Consider removing non-fetched instrs for repstr #4915

abhinav92003 · 2021-05-18T05:42:55Z

Xref #2051 and discussion on PR #4912: #4912 (comment)

We should consider removing non-fetched instrs for repstr. Today, if the string loop is executed N times, we'll have the rep stringop instr N times in the instr stream. The last N-1 instances are marked as TRACE_TYPE_INSTR_NO_FETCH so that cache simulators can choose to ignore these duplicate entries.

The thinking today is that maybe core simulators also don't need these duplicate instrs, and we should just have only one single instr entry and then multiple memref entries based on loop count.

The text was updated successfully, but these errors were encountered:

derekbruening · 2021-06-16T16:50:53Z

If we implemented #4948 and changed the underlying rep string expansion, the non-fetched instrs would disappear on their own and we'd just change the docs for the update.

derekbruening · 2021-06-28T20:47:01Z

Online traces incorrectly mark a continuing rep string loop as "fetched" for the first instr after a thread switch. Lumping here rather than a separate issue we want to fix b/c we plan to remove non-fetched. I hit this in PR #4974:

::14112:13616::  @76F68FA5 non-fetched instr x2
::14112.13616::  @76F68FA5 write 00EA9FBC x4
::14112:13616::  @76F68FA5 non-fetched instr x2
::14112.13616::  @76F68FA5 write 00EA9FC0 x4
::14112.14428:: marker type 2 value 3083420504
::14112.14428:: marker type 3 value 2
::14112.14428::  @76F62D1C instr x3
...
::14112.14428::  @754D3B02 write 00CFFE48 x4
::14112.13616:: marker type 2 value 3083420504
::14112.13616:: marker type 3 value 10
::14112.13616::  @76F68FA5 instr x2
Assertion failed: TESTALL(OFFLINE_FILE_TYPE_FILTERED, file_type_) || (prev_instr_[memref.data.tid].instr.addr + prev_instr_[memref.data.tid].instr.size == memref.instr.addr) || (prev_instr_[memref.data.tid].instr.addr == memref.instr.addr && memref.instr.type == TRACE_TYPE_INSTR_NO_FETCH) || (prev_xfer_marker_[memref.data.tid].instr.tid != 0 && (prev_xfer_marker_[memref.data.tid].instr.tid != memref.instr.tid || prev_xfer_marker_[memref.data.tid].marker.marker_type == TRACE_MARKER_TYPE_KERNEL_EVENT || prev_xfer_marker_[memref.data.tid].marker.marker_type == TRACE_MARKER_TYPE_KERNEL_XFER)) || prev_instr_[memref.data.tid].instr.type == TRACE_TYPE_INSTR_SYSENTER, file D:\derek\dr\git\src\clients\drcachesim\tests\trace_invariants.cpp, line 167

derekbruening · 2022-03-10T16:19:49Z

Trying to re-write the choices here:

A) On entry if TLS flag not set, record instr fetch and set flag; on final
iter, clear flag. I assume have to try to clear flag on abnormal loop
break too: a signal. So adds overhead and extra branches.
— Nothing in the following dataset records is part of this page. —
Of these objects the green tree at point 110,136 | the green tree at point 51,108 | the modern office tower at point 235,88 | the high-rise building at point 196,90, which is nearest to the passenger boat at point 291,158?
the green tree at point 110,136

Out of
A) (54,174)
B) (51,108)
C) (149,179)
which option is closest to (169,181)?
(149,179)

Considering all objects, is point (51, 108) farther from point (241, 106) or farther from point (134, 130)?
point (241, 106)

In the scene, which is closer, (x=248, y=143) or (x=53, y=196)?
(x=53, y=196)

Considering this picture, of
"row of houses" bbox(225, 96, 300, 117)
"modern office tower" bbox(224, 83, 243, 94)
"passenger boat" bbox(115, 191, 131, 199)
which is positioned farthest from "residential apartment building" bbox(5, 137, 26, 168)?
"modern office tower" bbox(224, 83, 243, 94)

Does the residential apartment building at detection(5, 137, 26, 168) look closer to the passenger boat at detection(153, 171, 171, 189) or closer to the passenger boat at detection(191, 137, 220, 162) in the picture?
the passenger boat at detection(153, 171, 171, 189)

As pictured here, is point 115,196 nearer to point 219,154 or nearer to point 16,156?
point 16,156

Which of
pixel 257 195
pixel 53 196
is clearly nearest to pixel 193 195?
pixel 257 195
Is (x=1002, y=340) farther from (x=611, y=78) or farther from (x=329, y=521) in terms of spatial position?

B) Keep entire loop inside block and unroll 1st iter to do fetch. Has all
the downsides of a loop inside a block: messes up DR's trace building,
signal delivery delay bounds, unlink flushing, shared fragment deletion
promptness, etc.

C) Try to split across two blocks, one for 1st iter and 2nd for rest. Use
PC+1 (skipping rep byte) for tag for 2nd and hope app never targets that
PC. When see a plain string op have to decode backward I guess or have
some recorded state so know it's this artificial loop body.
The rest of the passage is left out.